» Requirement:
Format the lines below, from the one containing "Within the scene presented, of the items" through the one containing "what is nearest to point 569,1003?" inclusive, as a numbered list with blank lines omitted.

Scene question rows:
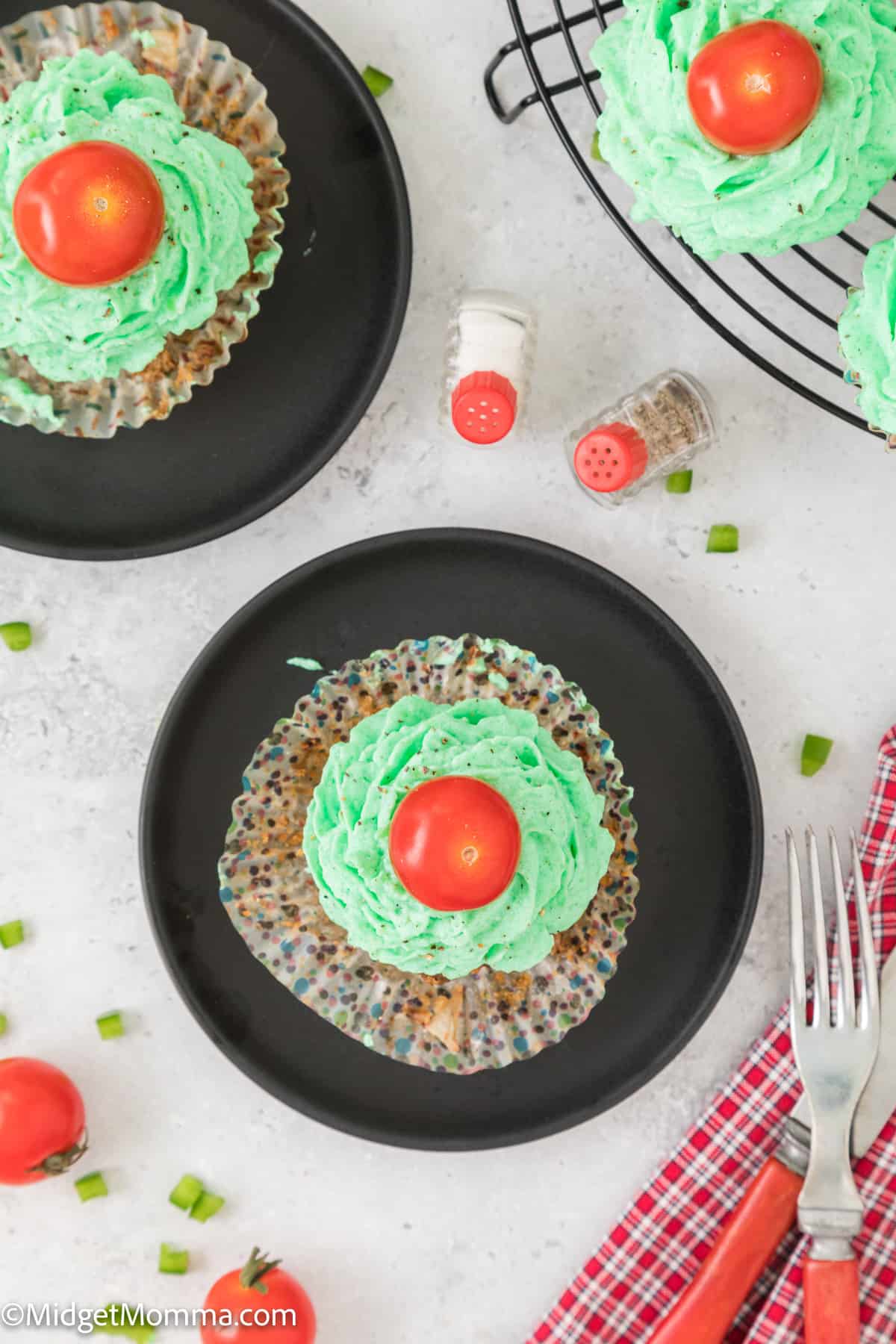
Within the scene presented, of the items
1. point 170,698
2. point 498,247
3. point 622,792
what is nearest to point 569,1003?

...

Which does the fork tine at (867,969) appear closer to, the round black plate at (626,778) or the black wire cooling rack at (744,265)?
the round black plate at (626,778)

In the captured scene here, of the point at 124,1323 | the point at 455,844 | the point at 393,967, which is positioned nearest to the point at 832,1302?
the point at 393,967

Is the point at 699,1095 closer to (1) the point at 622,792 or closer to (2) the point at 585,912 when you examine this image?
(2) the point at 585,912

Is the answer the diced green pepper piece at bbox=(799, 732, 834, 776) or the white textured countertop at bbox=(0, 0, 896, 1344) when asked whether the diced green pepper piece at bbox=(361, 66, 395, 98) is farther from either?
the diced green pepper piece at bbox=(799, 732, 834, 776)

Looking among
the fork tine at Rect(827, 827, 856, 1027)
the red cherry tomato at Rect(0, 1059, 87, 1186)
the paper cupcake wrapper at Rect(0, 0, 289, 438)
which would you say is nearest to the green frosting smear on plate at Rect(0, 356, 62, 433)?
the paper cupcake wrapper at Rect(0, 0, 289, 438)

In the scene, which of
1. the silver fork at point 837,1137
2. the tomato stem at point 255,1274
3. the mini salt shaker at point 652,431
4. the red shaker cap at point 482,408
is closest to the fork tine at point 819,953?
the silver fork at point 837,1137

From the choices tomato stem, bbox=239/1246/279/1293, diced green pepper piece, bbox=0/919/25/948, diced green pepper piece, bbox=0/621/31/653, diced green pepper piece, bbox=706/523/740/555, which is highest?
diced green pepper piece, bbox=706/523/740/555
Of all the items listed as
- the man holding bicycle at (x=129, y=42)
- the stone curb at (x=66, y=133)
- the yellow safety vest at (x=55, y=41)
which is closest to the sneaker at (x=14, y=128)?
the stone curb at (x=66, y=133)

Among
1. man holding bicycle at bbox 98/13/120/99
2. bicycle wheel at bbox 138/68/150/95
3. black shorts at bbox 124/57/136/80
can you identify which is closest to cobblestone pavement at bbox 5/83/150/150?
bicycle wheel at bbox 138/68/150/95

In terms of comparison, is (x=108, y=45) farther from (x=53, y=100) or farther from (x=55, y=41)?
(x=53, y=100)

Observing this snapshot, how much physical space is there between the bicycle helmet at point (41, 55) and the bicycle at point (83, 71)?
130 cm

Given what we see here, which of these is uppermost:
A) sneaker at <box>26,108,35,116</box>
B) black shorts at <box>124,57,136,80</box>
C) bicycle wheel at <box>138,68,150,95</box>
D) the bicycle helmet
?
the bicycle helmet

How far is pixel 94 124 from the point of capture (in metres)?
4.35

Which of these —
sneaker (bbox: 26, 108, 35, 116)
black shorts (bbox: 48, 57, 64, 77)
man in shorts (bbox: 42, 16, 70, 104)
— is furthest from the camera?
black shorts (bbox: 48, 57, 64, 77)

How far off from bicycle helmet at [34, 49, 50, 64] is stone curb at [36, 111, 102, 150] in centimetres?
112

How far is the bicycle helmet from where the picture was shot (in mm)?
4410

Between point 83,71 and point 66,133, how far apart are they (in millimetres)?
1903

» Answer to this exercise:
1. Within the scene presented, of the items
2. 1. point 170,698
3. 2. point 498,247
4. 3. point 622,792
5. what is nearest to point 569,1003?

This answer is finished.